***** Text shown *****

After we finish writing the magic table or make any changes to the related files, we use dbt compile to compile the entire dbt project and regenerate the SQL for the magic table.

To avoid confusion, let's list the main steps again:

First-time initialization and execution steps:

# Install pipenv environment
pipenv install

# Activate pipenv environment
pipenv shell

# Initialize dbt
dbt init

# Add or modify files

# Compile dbt
dbt compile

Subsequent daily execution steps after the initialization:

# Activate pipenv environment
pipenv shell

# Add or modify files

# Compile dbt
dbt compile

While writing and debugging a new magic table, you may need to adjust and modify related files repeatedly. In this case, you can execute dbt compile multiple times. If there are any compilation errors, make the necessary changes based on the error messages. Once the compilation is successful, copy the generated SQL statements to Dune for actual query testing to ensure that the SQL works correctly and produces the expected results.

The Magic Table to Create in This Tutorial

The purpose of this tutorial is to enable everyone to quickly learn how to build a magic table using a simple example. Previously, when the Space ID on the BNB chain launched domain registration, I created a Space ID data dashboard (SpaceID - BNB Domain). At that time, the Space ID only had a limited open Mint permission and users provided a lot of feedback as well as suggestions regarding the Mint rules. In response to this feedback, the SpaceID team continuously improved and upgraded its smart contracts. Within a few days, the contract for domain registration went through five major versions, from V3 to V7. This led to a problem where, to consolidate all currently registered SpaceID domain data, one had to query the data separately from the event log tables of these different contract versions and manually merge them using "Union All" operations. If you check the source code of my data dashboard queries, you'll find that most of them have a long CTE (Common Table Expression) to aggregate and merge domain registration events from different contract versions. For example: https://dune.com/queries/1239514/2124307. To keep it up to date, I had to make numerous modifications to these queries one by one, including incorporating data from new contract versions. In fact, the SpaceID project now has V8 and V9 domain registration contract versions, which are not included in my dashboard, making it outdated. If other users forked my queries and made adjustments, unfortunately, their queries would also be outdated.

*****

» **Directive A**
Identify every line of the records that contains the string "vertically", treating uppercase and lowercase letters as different.

***** Provided entries *****

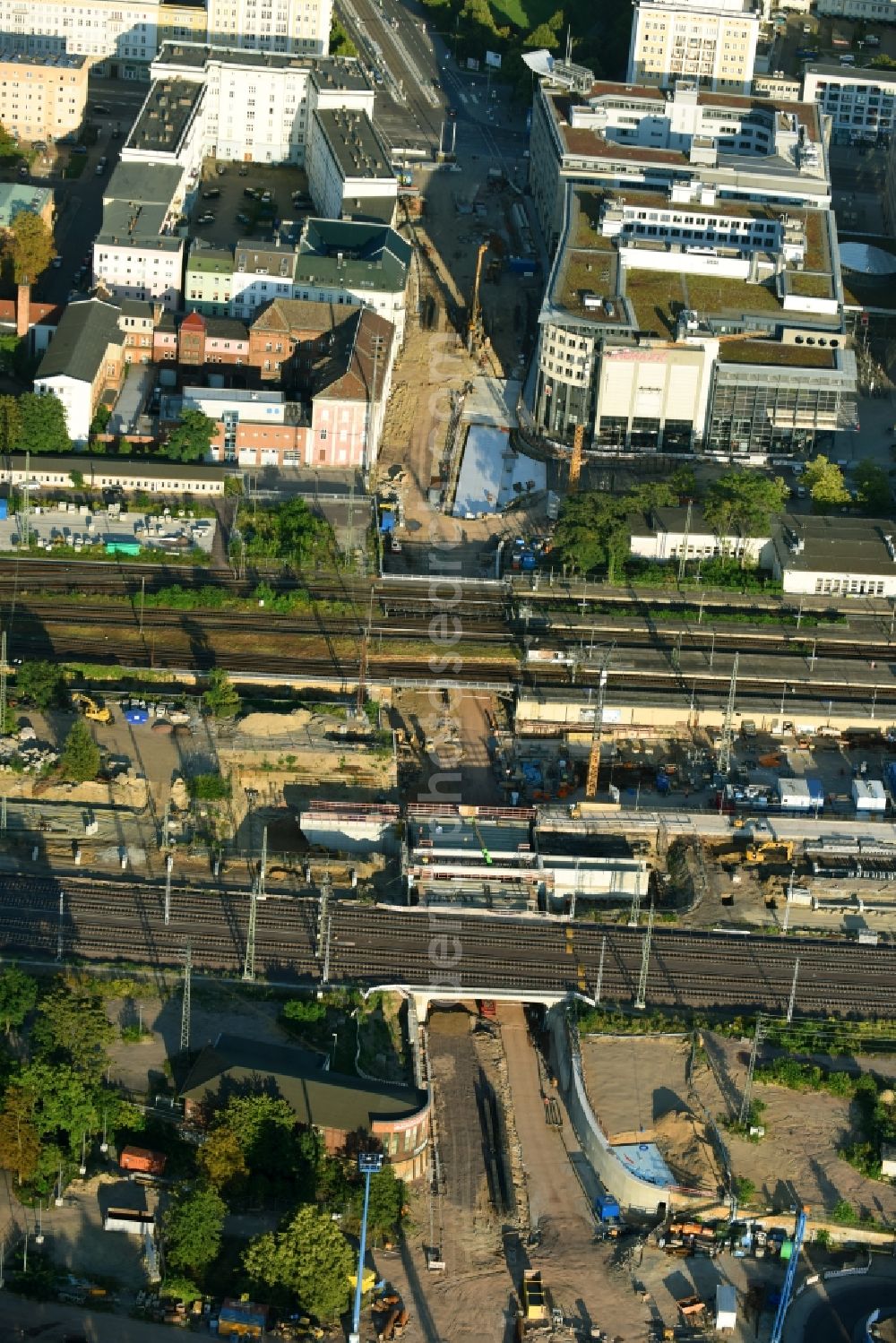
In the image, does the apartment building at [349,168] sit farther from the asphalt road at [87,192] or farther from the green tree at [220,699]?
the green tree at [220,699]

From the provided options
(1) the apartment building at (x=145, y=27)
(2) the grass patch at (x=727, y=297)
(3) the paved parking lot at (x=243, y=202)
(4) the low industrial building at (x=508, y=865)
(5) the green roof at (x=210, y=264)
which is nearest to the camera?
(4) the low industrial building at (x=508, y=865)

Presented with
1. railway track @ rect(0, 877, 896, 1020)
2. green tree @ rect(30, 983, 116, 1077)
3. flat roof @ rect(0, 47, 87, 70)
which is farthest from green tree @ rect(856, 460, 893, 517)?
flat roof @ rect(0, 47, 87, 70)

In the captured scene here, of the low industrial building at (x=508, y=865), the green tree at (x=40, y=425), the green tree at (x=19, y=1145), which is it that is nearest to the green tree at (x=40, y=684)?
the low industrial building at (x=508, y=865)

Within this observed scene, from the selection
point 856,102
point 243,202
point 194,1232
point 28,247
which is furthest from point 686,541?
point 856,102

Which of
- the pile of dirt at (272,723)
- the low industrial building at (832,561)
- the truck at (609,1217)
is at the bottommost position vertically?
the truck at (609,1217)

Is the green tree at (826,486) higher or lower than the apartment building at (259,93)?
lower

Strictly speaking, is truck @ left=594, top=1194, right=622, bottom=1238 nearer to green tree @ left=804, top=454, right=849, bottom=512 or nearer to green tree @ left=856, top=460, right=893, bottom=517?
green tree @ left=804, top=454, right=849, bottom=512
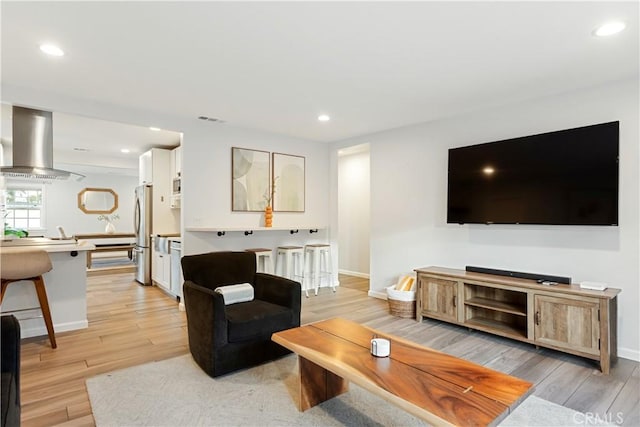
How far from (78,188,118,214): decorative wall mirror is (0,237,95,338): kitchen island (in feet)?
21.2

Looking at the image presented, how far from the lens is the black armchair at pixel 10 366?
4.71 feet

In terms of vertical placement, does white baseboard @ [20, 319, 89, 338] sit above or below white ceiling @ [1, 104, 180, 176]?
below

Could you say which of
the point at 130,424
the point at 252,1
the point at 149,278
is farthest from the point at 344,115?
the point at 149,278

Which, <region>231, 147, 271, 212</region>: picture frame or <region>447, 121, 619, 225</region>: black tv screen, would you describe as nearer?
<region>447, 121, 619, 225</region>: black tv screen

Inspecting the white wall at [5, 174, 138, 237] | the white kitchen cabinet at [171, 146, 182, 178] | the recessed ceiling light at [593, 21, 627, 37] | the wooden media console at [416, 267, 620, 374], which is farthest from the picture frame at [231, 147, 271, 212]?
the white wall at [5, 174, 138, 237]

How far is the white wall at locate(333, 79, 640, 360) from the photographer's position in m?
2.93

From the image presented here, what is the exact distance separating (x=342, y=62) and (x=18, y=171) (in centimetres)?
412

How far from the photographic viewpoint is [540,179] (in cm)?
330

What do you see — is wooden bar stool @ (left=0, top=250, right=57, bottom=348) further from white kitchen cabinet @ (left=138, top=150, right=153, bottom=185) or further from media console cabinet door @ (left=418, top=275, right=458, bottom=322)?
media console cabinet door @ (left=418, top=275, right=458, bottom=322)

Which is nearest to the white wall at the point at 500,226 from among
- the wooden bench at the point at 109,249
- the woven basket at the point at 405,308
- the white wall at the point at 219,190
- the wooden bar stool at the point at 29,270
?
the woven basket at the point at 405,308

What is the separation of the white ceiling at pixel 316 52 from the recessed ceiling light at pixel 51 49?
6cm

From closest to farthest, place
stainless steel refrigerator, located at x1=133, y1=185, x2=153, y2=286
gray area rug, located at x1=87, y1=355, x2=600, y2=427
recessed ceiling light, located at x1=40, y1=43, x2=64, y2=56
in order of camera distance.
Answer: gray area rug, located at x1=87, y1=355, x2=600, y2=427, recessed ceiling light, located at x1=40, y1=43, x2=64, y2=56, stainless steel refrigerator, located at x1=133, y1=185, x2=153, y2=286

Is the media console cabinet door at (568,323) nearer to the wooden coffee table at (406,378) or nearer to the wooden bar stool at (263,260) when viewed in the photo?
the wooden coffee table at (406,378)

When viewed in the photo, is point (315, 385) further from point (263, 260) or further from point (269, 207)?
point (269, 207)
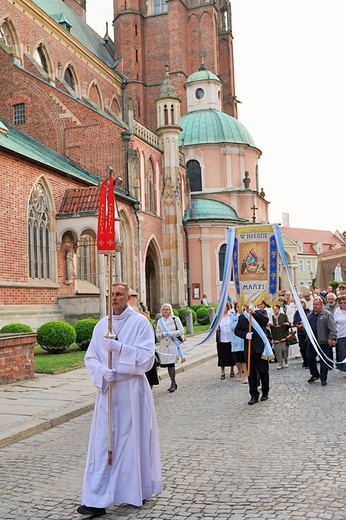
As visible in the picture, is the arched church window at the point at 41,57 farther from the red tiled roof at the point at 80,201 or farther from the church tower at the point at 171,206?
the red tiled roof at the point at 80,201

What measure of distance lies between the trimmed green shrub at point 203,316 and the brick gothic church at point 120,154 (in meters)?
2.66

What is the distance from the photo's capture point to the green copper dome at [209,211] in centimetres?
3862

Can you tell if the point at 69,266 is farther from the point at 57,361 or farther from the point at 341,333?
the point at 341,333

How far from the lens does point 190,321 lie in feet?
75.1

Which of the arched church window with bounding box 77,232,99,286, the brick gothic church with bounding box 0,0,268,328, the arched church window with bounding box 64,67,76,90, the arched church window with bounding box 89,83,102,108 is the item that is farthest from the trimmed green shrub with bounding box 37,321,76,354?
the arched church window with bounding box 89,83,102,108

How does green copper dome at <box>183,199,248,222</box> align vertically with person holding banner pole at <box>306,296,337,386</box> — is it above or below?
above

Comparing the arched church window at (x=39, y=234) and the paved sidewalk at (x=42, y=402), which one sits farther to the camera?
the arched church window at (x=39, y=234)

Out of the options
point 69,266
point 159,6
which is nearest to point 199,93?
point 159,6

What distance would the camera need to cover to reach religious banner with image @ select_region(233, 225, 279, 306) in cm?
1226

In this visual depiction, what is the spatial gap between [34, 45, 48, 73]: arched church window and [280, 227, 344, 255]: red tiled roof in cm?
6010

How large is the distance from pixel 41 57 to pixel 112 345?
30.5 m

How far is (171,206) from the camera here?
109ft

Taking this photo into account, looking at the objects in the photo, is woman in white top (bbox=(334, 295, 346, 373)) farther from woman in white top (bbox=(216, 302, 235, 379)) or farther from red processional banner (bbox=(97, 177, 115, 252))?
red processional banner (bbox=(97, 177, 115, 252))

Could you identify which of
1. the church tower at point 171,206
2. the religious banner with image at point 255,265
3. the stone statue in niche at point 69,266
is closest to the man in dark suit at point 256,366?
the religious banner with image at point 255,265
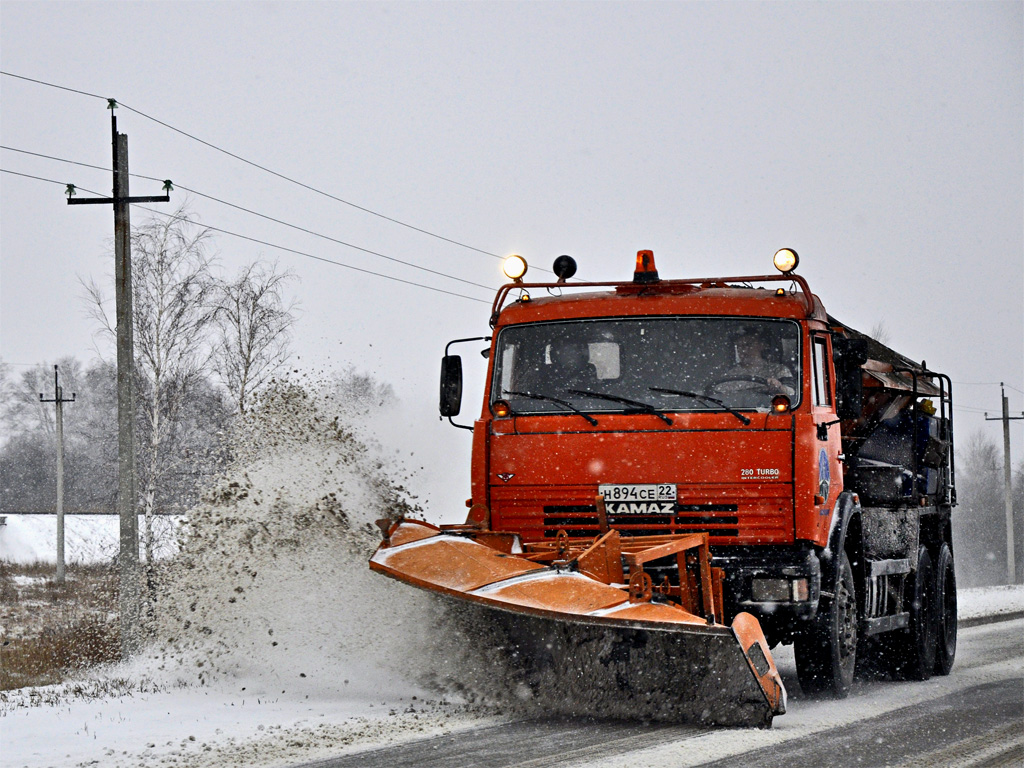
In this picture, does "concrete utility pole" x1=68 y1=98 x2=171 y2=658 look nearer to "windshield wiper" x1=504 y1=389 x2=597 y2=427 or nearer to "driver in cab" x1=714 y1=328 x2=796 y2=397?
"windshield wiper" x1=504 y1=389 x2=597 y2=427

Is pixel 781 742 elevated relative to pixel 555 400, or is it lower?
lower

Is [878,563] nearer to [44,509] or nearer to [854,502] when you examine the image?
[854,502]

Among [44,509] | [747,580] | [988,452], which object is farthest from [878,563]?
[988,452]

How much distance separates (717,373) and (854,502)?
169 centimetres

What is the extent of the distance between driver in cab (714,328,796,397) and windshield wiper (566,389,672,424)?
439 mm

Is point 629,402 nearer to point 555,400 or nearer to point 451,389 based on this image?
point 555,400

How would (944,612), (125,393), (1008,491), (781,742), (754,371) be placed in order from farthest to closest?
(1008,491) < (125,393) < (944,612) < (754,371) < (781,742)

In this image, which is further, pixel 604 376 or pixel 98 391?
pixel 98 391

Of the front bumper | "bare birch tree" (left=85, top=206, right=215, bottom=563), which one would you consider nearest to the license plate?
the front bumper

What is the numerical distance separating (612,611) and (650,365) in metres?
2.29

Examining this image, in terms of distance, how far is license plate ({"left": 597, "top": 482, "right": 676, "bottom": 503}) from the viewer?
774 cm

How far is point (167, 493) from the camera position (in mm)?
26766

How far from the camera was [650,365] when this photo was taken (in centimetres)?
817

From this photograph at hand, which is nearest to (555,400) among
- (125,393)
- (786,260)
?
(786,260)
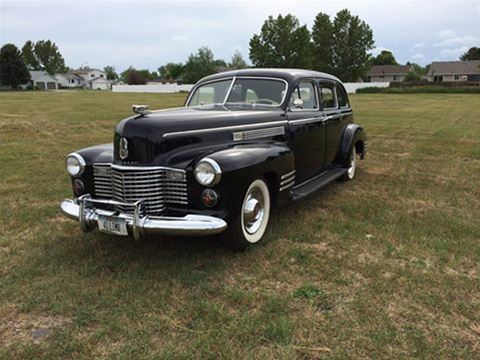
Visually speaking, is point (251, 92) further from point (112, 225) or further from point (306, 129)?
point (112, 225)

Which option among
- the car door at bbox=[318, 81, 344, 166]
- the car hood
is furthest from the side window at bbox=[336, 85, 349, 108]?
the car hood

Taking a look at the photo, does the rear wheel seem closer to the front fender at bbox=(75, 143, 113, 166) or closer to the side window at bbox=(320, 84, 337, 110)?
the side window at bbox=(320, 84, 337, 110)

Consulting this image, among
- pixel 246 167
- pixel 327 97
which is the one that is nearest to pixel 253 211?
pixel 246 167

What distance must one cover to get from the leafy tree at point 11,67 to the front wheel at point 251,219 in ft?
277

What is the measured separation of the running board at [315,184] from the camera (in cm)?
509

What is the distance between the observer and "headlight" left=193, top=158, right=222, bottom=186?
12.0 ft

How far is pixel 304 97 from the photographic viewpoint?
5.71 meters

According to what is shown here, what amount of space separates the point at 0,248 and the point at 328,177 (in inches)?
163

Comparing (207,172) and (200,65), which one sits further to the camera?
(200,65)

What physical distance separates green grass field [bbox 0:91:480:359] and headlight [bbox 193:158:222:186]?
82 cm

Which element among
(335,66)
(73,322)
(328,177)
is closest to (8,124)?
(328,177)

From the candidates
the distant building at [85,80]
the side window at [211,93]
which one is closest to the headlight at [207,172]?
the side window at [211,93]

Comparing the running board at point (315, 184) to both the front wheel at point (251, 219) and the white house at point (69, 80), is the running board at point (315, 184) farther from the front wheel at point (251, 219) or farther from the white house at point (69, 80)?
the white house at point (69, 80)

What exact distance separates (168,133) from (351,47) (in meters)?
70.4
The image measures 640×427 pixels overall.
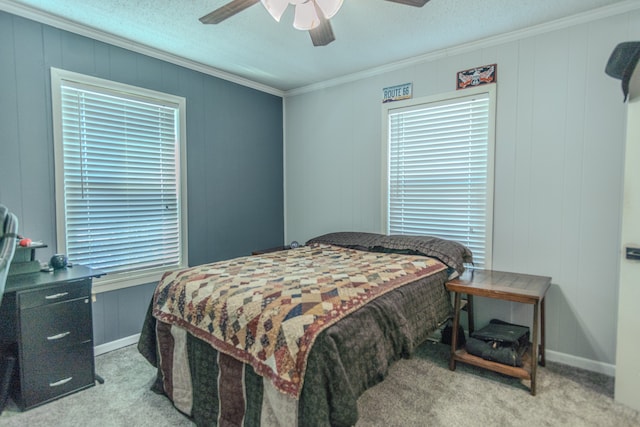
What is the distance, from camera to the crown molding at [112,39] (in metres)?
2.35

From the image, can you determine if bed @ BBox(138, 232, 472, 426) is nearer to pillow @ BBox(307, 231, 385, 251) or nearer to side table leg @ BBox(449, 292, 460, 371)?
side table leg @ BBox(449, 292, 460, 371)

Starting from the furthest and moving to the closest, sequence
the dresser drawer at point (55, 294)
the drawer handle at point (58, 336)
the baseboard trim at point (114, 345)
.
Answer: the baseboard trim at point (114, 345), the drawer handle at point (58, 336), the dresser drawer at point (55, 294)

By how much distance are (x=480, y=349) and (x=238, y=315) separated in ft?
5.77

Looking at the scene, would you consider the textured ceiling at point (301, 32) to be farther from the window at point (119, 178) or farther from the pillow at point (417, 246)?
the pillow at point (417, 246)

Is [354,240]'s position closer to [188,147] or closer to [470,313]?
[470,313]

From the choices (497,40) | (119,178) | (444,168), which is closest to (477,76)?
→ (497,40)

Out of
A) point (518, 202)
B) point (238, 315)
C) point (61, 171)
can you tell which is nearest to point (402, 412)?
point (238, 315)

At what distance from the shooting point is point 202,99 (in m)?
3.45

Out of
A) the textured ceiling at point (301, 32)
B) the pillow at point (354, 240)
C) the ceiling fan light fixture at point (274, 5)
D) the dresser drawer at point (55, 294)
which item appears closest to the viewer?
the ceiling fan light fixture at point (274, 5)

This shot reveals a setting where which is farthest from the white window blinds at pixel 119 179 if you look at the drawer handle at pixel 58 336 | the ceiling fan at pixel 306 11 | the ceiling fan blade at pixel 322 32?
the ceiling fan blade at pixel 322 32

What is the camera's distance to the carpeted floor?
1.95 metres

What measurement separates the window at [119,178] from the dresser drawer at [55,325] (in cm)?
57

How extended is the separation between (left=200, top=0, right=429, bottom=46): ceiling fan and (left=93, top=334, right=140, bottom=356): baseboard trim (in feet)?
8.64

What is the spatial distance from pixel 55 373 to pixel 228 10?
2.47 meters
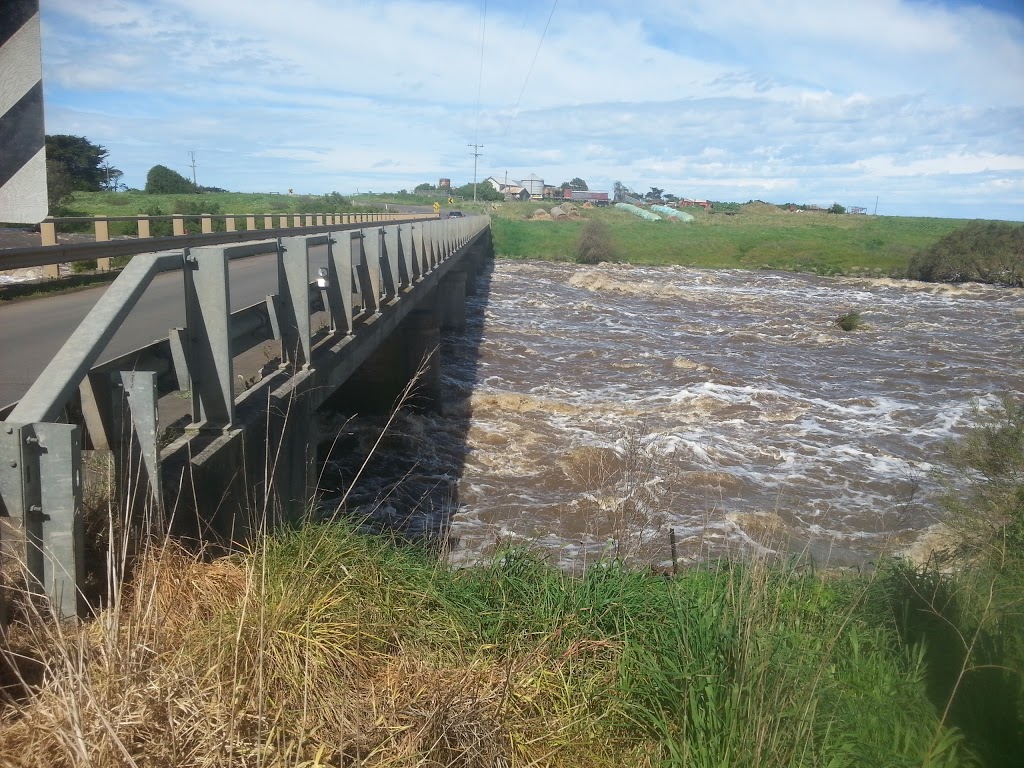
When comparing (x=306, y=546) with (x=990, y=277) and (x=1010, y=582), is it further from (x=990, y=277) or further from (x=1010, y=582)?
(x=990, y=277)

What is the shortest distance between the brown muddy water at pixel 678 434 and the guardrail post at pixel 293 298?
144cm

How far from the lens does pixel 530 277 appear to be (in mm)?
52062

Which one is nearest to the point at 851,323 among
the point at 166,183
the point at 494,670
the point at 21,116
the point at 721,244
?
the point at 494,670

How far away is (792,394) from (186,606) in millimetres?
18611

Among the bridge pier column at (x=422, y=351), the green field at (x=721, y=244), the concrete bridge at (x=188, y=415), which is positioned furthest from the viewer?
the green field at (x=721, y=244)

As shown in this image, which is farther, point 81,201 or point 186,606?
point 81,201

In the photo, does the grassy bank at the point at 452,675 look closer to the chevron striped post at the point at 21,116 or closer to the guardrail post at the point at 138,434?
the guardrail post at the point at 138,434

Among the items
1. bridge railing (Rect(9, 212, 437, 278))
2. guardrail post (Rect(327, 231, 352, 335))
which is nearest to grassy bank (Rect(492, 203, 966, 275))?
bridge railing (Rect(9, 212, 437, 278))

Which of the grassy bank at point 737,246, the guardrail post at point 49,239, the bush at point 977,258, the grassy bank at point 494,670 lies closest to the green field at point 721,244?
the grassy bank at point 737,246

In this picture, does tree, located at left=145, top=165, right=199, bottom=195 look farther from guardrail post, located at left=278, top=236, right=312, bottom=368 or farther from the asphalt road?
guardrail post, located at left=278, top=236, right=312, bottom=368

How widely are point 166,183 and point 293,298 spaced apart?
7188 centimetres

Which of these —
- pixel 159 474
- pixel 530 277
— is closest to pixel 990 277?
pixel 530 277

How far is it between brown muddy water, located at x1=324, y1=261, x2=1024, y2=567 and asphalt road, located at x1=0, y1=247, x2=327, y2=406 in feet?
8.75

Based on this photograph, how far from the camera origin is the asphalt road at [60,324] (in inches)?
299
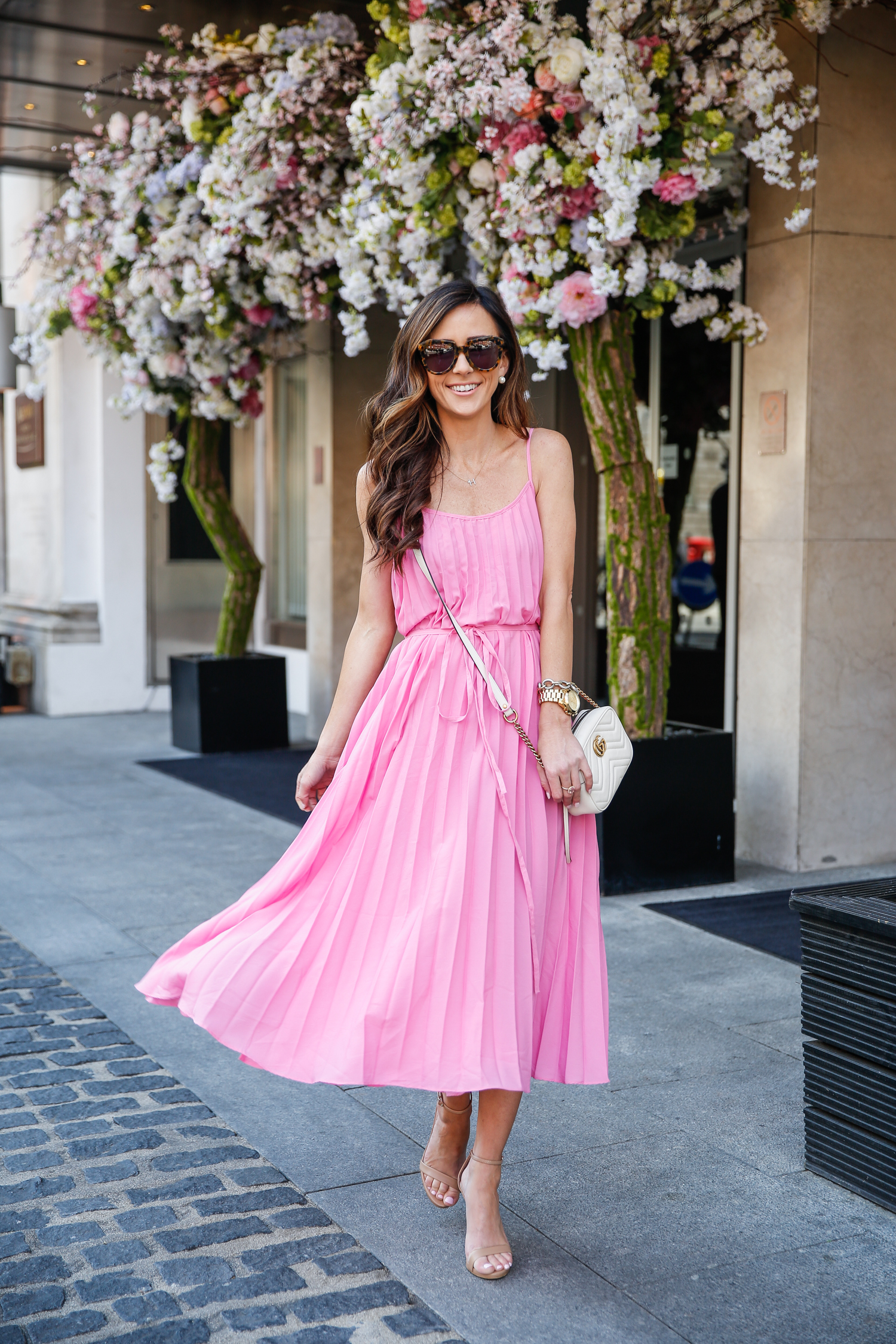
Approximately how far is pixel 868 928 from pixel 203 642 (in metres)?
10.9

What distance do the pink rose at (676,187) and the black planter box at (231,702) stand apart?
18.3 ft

*****

» **Directive B**
Based on the dbt tutorial excerpt, answer yes or no for each statement and quote the words from the text that decide it. (i) The contract for SpaceID domain registration went through five major versions within a few days. (ii) The SpaceID dashboard described in the text includes the V8 and V9 contract versions. (iii) After a successful compilation, the generated SQL statements are copied to Dune for query testing.

» **Task response A**
is at the bottommost position vertically?
How does green copper dome at <box>183,199,248,222</box> align vertically with person holding banner pole at <box>306,296,337,386</box> — is it above or below?

» **Task response B**
(i) Yes: "Within a few days, the contract for domain registration went through five major versions, from V3 to V7."
(ii) No: "which are not included in my dashboard, making it outdated."
(iii) Yes: "Once the compilation is successful, copy the generated SQL statements to Dune for actual query testing"